═════ Records for the task
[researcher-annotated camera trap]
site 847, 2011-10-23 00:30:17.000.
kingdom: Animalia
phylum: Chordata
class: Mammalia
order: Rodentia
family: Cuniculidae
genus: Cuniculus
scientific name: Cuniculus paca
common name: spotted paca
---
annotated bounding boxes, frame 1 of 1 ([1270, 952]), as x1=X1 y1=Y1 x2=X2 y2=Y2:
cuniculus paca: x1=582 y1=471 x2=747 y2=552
══════════
• Required work:
Repeat the entries shown above, every one, word for word.

• Response:
[researcher-annotated camera trap]
site 847, 2011-10-23 00:30:17.000.
kingdom: Animalia
phylum: Chordata
class: Mammalia
order: Rodentia
family: Cuniculidae
genus: Cuniculus
scientific name: Cuniculus paca
common name: spotted paca
---
annotated bounding boxes, frame 1 of 1 ([1270, 952]), as x1=X1 y1=Y1 x2=X2 y2=Y2:
cuniculus paca: x1=582 y1=471 x2=747 y2=552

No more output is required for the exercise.